FNet using the Fourier Transform to mix tokens

There is a paper about FNet where they use the Fourier Transform to mix tokens. Using the property that a change in one input element alters all the output elements.
The fast Walsh Hadamard transform (WHT) can effect the same thing. Which is not too surprising since the WHT is just the FFT with the multiplies removed!!! :butterfly: :butterfly: :butterfly:

An ultra short example of using the fast Walsh Hadamard transform to convert the uniform random distribution to the Normal distribution:
There are some slight technical points about that for high precision applications.

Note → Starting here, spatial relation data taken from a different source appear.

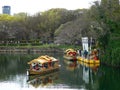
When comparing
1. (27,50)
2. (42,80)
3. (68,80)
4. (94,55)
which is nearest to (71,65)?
(94,55)

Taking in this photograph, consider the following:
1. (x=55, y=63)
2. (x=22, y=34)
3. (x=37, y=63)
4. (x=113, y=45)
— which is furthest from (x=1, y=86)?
(x=22, y=34)

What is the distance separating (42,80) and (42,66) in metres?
5.69

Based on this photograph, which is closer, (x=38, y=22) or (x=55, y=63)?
(x=55, y=63)

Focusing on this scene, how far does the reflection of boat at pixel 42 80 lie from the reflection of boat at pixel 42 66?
40.6 inches

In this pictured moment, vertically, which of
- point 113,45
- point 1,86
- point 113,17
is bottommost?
→ point 1,86

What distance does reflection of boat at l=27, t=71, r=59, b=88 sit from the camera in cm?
3984

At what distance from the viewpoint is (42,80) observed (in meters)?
42.5

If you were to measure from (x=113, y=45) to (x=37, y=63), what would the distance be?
12.1 meters

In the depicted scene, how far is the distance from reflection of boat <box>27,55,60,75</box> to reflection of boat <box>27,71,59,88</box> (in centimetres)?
103

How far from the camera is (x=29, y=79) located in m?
43.0

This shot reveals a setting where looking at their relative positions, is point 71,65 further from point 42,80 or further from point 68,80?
point 68,80

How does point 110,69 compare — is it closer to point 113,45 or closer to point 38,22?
point 113,45

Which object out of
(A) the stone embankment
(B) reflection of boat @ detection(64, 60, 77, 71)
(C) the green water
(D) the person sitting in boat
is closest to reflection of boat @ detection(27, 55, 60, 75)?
(C) the green water

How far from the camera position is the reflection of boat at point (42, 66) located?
46384mm
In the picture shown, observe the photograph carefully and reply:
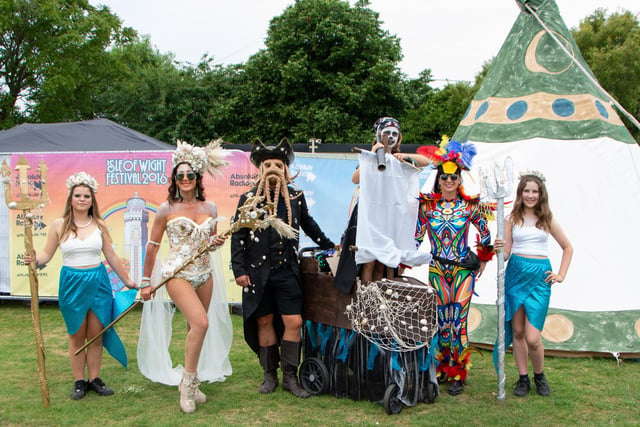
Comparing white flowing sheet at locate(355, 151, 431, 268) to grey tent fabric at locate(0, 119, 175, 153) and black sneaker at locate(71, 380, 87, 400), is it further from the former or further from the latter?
grey tent fabric at locate(0, 119, 175, 153)

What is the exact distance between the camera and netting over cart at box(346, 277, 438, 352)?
3.87m

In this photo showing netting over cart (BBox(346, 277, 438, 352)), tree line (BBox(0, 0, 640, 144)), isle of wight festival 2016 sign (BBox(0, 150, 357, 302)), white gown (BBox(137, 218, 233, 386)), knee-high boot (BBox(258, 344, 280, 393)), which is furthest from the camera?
tree line (BBox(0, 0, 640, 144))

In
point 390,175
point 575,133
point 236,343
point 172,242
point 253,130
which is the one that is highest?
point 253,130

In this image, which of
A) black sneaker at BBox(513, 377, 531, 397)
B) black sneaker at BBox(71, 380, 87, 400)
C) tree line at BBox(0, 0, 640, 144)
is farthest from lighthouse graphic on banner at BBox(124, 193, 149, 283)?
tree line at BBox(0, 0, 640, 144)

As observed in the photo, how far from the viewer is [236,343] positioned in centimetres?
615

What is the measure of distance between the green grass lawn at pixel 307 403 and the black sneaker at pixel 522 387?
0.23ft

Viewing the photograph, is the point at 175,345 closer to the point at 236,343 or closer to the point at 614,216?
the point at 236,343

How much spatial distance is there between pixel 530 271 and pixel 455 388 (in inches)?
42.7

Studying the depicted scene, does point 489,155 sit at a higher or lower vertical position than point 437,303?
higher

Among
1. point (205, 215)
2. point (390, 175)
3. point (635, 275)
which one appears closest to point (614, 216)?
point (635, 275)

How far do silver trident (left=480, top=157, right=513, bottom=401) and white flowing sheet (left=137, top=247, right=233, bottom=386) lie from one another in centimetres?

If you are a connectionist, you should use fast transforms to do the connecting for you. They are very efficient at it.
The main problem is fast transforms take a spectrum, which is a very biased thing to do. That is not connecting everything in a fair way. However a little bit of cheap preprocessing can solve that.

Just for amusement.
The underlying Sequency patterns of the Walsh Hadamard Transform in natural order (the sequency is the number of transitions between +1 to -1, and -1 to +1):
Then a Walsh Hadamard transform is just how much of each pattern is embedded in say an input image. And that information is complete and invertible. Conceptually a lot simpler than a Fourier transform.

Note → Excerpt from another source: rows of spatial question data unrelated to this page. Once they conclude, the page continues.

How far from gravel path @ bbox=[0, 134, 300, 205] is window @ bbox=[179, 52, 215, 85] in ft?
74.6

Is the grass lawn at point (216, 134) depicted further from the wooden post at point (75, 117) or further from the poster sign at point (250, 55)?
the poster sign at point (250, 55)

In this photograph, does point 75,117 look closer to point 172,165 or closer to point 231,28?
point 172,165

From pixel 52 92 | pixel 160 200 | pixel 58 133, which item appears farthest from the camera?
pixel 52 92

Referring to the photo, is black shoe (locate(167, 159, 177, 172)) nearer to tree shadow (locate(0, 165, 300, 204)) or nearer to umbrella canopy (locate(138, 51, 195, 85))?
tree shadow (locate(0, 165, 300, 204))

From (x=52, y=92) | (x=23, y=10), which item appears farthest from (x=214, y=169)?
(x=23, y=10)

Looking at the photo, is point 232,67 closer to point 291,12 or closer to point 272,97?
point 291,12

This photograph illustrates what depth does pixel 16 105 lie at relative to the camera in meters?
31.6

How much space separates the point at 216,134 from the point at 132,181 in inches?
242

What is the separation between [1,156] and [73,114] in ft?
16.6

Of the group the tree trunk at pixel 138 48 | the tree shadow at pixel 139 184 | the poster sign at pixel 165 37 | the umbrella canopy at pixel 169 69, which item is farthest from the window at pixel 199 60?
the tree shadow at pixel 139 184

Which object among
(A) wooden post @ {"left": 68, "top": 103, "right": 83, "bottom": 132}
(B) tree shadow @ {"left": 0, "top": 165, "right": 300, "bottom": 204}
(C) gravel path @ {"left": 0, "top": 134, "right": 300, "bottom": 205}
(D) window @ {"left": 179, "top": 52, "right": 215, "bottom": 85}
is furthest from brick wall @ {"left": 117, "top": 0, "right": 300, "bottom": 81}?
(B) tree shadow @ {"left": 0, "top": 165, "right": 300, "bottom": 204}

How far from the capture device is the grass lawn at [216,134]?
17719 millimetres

I will say this again about ReLU.
ReLU is a switch. f(x)=x is connect, f(x)=0 is disconnect. A light switch in your house is binary on off, yet connects and disconnect a continuously variable AC voltage signal. In your house you decide the switch state (on or off). In a ReLU the switch state is decided by a predicate (x<0.)
Then a ReLU neural network is a switched composition of weighted sums. The outputs of weighted sums are disconnected from the inputs to other weighted sums, or remain connected.
For a particular input vector all the switch states become known during feedforward. The network then is a particular (switched) composition of weighted sums connecting back to the input vector.
Since that is an entirely linear system (due to the switch states being known) it can be simplified. Down to a simple square matrix mapping the input vector to the output vector.
That viewpoint is so unexpected to some people it can actually prompt not very good behavior.
To me it is a way of getting a handle on the mathematics of a ReLU neual network. However I mainly use it to understand the behavior of an unconventional system.

1 Like

I will clarify even more.
When you graph out ReLU there is a 45 degree line when the input x is greater than zero.
If you graph out the behavior of an electrical switch in the on position, zero volts in gives 0 volts out, 1 volt in gives 1 volt out, 2 volts in gives 2 volts out. That gives a 45 degree line. Obviously if the electrical switch is off you get zero volts out.

I believe the brain melt down I have caused in some senior researchers is due to the their belief that turning on a switch should result in a Heaviside step function type response:
That would only be the case it there were a fixed non-zero voltage on the input to an electrical switch.

The issue for me is, it is making it very difficult for me to explain an unconventional neural network of my devising to people.